With Albatross, network failures can be detected an order of magnitude more quickly than with ZooKeeper (if ZooKeeper were to lower timeouts to achieve the same speed, the network would be overwhelmed). Moreover, once a failure (for example, of the primary) is detected, Albatross can install rules to prevent the primary from using the network and then report the problem to the backup. “The backup can then take over immediately — without having to wait for a lease to expire — because it knows that Albatross is preventing the primary from using the network.”

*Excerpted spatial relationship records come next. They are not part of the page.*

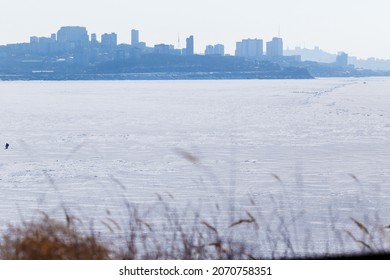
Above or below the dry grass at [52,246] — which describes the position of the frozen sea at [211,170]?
below

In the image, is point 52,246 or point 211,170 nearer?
point 52,246

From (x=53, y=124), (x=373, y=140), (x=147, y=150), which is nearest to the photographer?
(x=147, y=150)

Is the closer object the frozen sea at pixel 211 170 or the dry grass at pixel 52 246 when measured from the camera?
the dry grass at pixel 52 246

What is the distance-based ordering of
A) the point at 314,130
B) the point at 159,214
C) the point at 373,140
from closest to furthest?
the point at 159,214
the point at 373,140
the point at 314,130

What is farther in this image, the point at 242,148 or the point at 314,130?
the point at 314,130

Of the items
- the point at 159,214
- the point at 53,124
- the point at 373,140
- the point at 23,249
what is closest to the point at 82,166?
the point at 159,214

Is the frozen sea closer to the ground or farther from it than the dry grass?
closer to the ground

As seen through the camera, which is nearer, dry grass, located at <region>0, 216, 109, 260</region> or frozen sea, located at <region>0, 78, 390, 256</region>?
dry grass, located at <region>0, 216, 109, 260</region>

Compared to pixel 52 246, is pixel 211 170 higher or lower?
lower
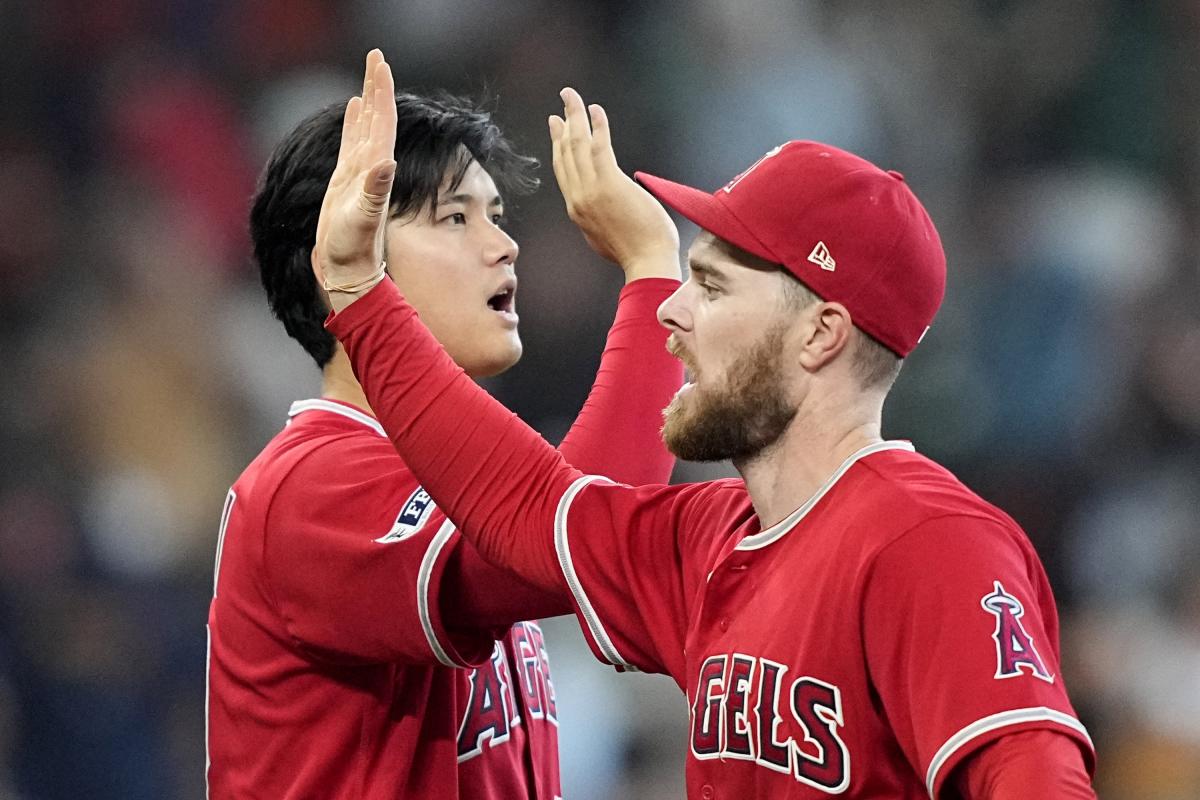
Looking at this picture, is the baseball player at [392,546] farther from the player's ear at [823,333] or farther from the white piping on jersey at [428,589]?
the player's ear at [823,333]

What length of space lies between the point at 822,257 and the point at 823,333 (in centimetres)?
10

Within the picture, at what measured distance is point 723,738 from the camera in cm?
183

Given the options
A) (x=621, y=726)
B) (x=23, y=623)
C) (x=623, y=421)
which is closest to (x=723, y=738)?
(x=623, y=421)

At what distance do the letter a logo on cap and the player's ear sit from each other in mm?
47

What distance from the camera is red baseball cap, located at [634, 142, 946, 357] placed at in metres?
1.92

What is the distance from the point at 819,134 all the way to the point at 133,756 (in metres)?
3.27

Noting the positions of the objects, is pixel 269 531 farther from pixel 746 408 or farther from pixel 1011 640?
pixel 1011 640

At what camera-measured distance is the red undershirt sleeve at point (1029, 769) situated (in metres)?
1.49

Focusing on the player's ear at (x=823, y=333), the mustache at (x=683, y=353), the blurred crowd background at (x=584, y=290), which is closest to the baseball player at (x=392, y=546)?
the mustache at (x=683, y=353)

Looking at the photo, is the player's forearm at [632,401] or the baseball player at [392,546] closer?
the baseball player at [392,546]

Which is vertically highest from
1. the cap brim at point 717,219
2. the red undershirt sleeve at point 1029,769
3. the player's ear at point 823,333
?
the cap brim at point 717,219

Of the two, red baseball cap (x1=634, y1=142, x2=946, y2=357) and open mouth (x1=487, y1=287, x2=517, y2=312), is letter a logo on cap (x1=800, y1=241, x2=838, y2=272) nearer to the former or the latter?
red baseball cap (x1=634, y1=142, x2=946, y2=357)

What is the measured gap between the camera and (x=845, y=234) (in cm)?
192

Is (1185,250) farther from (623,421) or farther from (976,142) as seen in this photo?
(623,421)
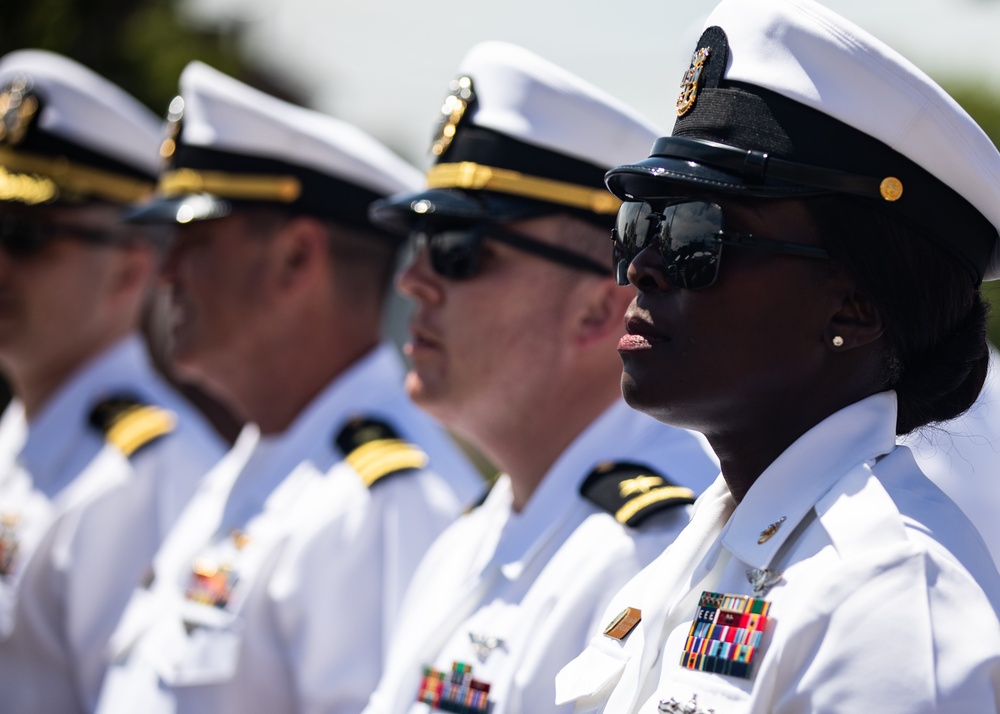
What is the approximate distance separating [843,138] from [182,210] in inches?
120

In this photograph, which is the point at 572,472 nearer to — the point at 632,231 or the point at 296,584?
the point at 296,584

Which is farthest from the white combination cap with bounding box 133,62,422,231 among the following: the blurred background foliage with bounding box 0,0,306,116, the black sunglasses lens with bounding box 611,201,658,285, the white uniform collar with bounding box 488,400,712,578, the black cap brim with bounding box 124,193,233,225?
the blurred background foliage with bounding box 0,0,306,116

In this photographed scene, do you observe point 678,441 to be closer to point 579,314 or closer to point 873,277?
point 579,314

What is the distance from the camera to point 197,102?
5.08 metres

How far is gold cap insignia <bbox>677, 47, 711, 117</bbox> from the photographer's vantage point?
2.46 metres

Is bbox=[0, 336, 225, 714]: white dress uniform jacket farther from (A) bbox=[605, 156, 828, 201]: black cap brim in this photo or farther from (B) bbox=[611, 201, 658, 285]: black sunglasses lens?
(A) bbox=[605, 156, 828, 201]: black cap brim

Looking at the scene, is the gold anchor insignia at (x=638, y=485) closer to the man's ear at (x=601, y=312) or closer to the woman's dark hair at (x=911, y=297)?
the man's ear at (x=601, y=312)

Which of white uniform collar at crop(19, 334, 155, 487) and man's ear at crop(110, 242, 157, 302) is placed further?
man's ear at crop(110, 242, 157, 302)

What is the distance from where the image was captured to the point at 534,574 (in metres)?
3.33

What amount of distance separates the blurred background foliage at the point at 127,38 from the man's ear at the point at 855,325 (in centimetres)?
824

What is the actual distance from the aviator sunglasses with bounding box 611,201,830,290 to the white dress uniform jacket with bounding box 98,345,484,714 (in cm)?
192

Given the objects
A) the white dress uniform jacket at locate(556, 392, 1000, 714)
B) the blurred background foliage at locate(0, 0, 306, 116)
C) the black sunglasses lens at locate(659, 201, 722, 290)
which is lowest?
the white dress uniform jacket at locate(556, 392, 1000, 714)

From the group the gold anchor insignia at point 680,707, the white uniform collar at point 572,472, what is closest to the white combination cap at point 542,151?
the white uniform collar at point 572,472

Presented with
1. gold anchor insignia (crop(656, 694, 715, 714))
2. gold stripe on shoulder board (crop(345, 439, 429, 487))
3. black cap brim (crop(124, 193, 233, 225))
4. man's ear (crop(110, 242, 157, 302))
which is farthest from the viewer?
man's ear (crop(110, 242, 157, 302))
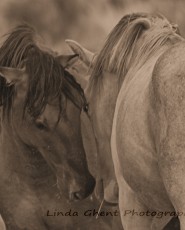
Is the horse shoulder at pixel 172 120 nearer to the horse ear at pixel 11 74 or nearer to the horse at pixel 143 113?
the horse at pixel 143 113

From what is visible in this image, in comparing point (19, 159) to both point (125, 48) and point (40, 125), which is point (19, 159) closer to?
point (40, 125)

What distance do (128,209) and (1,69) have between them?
58cm

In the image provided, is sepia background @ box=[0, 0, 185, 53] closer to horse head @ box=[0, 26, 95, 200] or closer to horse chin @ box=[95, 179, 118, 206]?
horse head @ box=[0, 26, 95, 200]

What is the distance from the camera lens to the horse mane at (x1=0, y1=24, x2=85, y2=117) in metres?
2.24

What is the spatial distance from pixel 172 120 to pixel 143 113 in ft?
0.45

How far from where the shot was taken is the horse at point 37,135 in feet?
7.39

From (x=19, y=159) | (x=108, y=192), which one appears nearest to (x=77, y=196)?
(x=108, y=192)

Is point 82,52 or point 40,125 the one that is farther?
point 82,52

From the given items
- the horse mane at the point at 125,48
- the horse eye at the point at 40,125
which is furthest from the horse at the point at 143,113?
the horse eye at the point at 40,125

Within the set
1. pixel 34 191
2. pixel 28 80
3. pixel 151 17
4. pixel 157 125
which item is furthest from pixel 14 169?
pixel 157 125

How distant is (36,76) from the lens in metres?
2.26

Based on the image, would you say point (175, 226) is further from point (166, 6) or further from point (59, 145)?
point (166, 6)

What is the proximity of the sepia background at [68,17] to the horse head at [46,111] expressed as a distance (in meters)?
0.26

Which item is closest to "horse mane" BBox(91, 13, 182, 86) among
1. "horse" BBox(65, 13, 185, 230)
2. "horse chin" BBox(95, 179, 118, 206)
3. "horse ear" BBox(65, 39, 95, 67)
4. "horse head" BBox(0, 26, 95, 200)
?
"horse" BBox(65, 13, 185, 230)
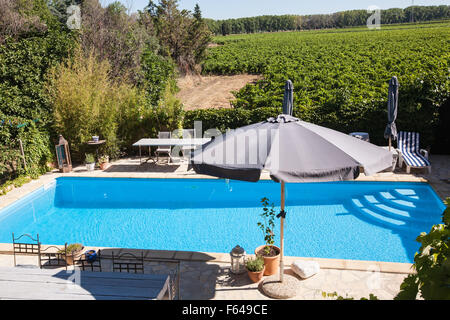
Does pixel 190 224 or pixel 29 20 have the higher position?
pixel 29 20

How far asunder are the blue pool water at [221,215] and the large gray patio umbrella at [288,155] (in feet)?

Albatross enables distributed algorithms to assume a simpler fault model:

On the one hand, the fact that membership services simplify the design of the distributed applications that use them has long been established: the fail-stop model (which assumes that all processes can detect all crashes correctly) is known to enable “easier” algorithms than the crash model. As just one example, Chain Replication (a form of primary-backup) is simpler than Viewstamped Replication , Paxos-based replication, and Raft. On the other hand, Albatross’s contract (§4), with its asymmetric guarantees, is not precisely the fail-stop model…

To explore this further, the authors compared Aab – an Albatross based atomic broadcast, with Zab – which uses majority-based agreement.

Under Albatross it is possible to pick a unique leader by choosing the smallest process id amongst the processes that Albatross considers to be connected. This means that atomic broadcast can be implemented using a sequencer-based algorithm.

[Compared to Zab], Aab has a smaller description, fewer phases, fewer round-trips, fewer message types, and fewer counters for ordering messages. Moreover, it tolerates the failure of all but one process; Zab, by contrast, tolerates the failure of fewer than half of the processes. (Equivalently, to tolerate f failures, the Albatross- based Aab requires f + 1 processes, whereas Zab requires 2f+1 processes.) The fundamental source of these differences is that Zab is built on majority-based agreement, which brings complexity, as noted earlier.

Making Albatross work well across data centers and providing integrated support for virtual machine migration are both future directions.